Death in Venice
The slight narrative of Gustav von Aschenbach’s stay in late 19th century Venice is inconsequential in itself. The events, though, serve to introduce ideas surrounding the nature of art and the artist. It is this symbolic presentation that lends the work richness and significance.
After years of uninterrupted writing, Aschenbach wishes to get away from Munich for a time. He goes eventually to Venice, a city entirely different. Although en route he meets the specter of death in various disguises, once settled in the elegant Lido hotel, he feels safe.
A Polish family staying at the same hotel has a 14-year-old son named Tadzio, whom Aschenbach beholds as the personification of pure and perfect beauty. His admiration turning to obsession, he follows the boy throughout Venice. Yet they never communicate directly. When cholera strikes the city, Aschenbach the pursuer (the artist) and Tadzio the pursued (art) move toward their inevitable doom.
It had been said of Aschenbach that he faced and lived life like a closed fist. To hold fast, to maintain discipline, and to synthesize his experience into art had forever served as his strict guides. While the outside world believes he keeps these standards to the very end, he had in secret finally loosened the strong hold on his passions when he set out in Venice to pursue pure beauty in the perfect form of Tadzio. On the beach watching Tadzio go into the waves, he at last witnesses at firsthand his ideal of beauty and attains the perfection which he had always sought. Once reaching this ultimate goal, the recorder of perfection (Aschenbach) and perfection itself (Tadzio) are ready for “death in Venice.”
The struggle to understand the function and aim of art lies at the center of the work. So dense, so rich in texture and color, so abundant in symbols, Death in Venice almost reaches the perfection its hero seeks.
Bibliography:
Berlin, Jeffrey B., ed. Approaches to Teaching Mann’s “Death in Venice” and Other Short Fiction. New York: Modern Language Association of America, 1992. Designed for teachers, this book contains several useful shorter essays, especially that by Naomi Ritter on the story in the context of European decadence. Includes a useful bibliographical essay.
Cohn, Dorrit. “The Second Author in Der Tod in Venedig.” In Critical Essays on Thomas Mann, compiled by Inta M. Ezergailis. Boston: G. K. Hall, 1988. An examination of the highly ironic relationship between the narrator of the story and his protagonist, Gustav von Aschenbach. An excellent example of close textual analysis of one specific aspect of the novella.
Heller, Erich. “The Embarrassed Muse.” In Thomas Mann: The Ironic German. 1958. Reprint. South Bend, Ind.: Regnery/Gateway, 1979. Places the novella in the context of Mann’s other works before embarking on a detailed discussion of the irony Mann employs in the narrative. Heller pays special attention to the story’s focus on art and the artist.

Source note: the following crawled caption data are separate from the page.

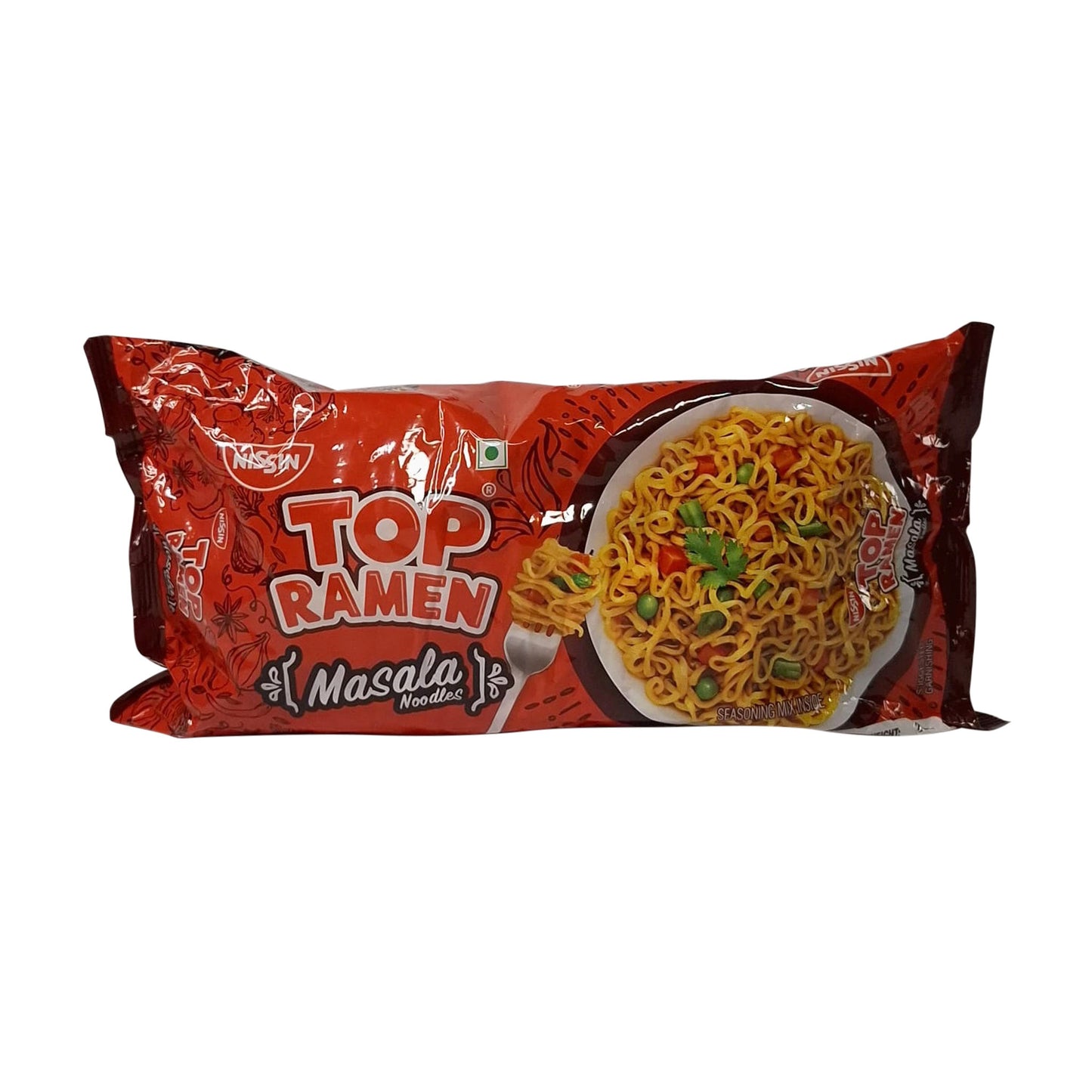 Top Ramen Masala Noodles 240g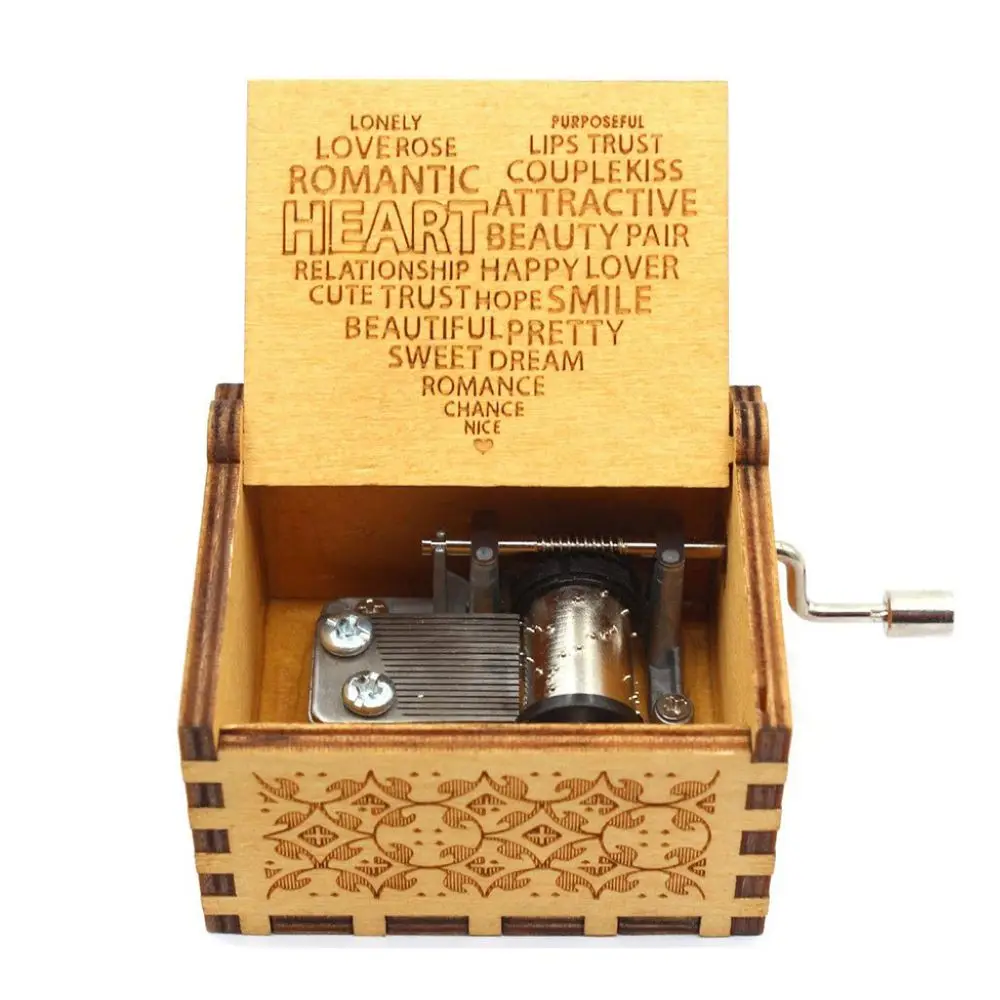 Coffret amour éternel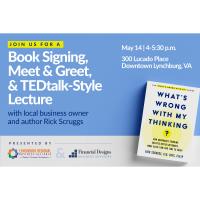 What's Wrong With My Thinking? Book Signing!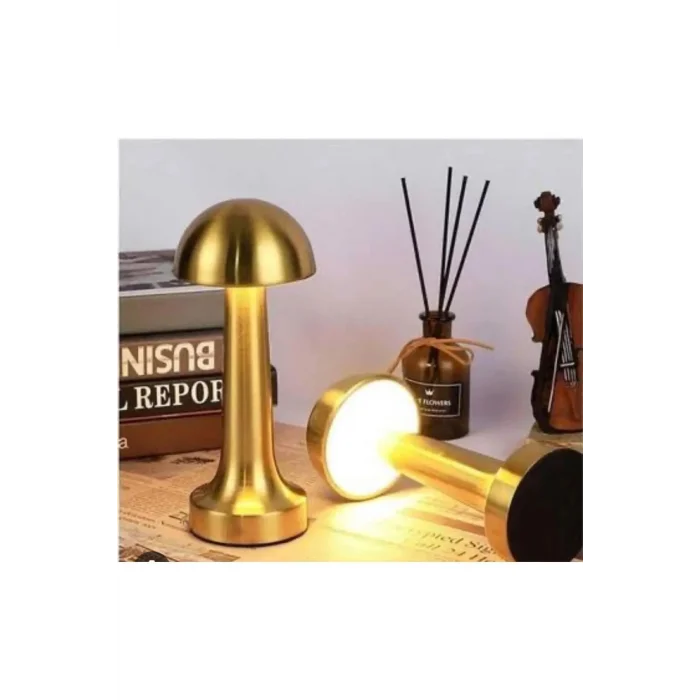 Cata Lizbon Şarjlı Masa Lambası CT-8429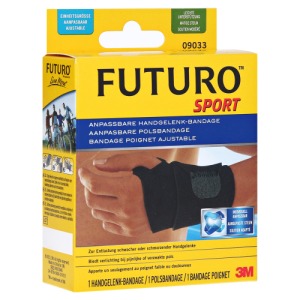 Abbildung: Futuro Sport Handbandage, 1 St.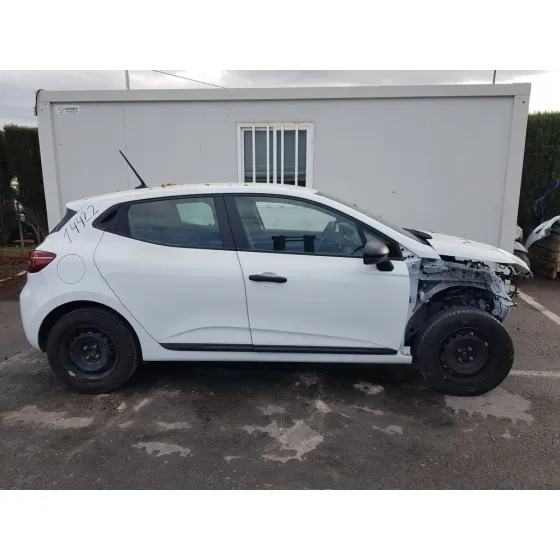 RENAULT CLIO V '2020 BUSINESS BLANCO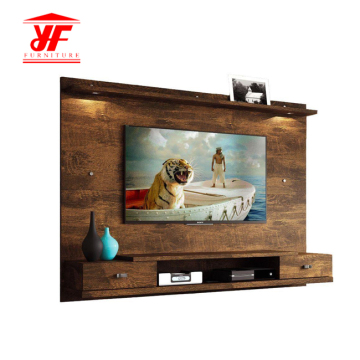 TV Display Unit Cabinet for TV on Wall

Reed, T. J. “Death in Venice”: Making and Unmaking a Master. New York: Twayne, 1994. The best general overview of the story with sections on literary and historical context, good close readings, and a look at the story’s genesis and its relationship to Mann and German history. Also includes an annotated bibliography.
Weiner, Marc A. “Music and Repression: Death in Venice.” In Undertones of Insurrection: Music, Politics, and the Social Sphere in the Modern German Narrative. Lincoln: University of Nebraska Press, 1993. A brief but thorough analysis of musical tropes and meanings in the novella. Focuses on interpretation and provides an excellent discussion of the musical aspects of Death in Venice.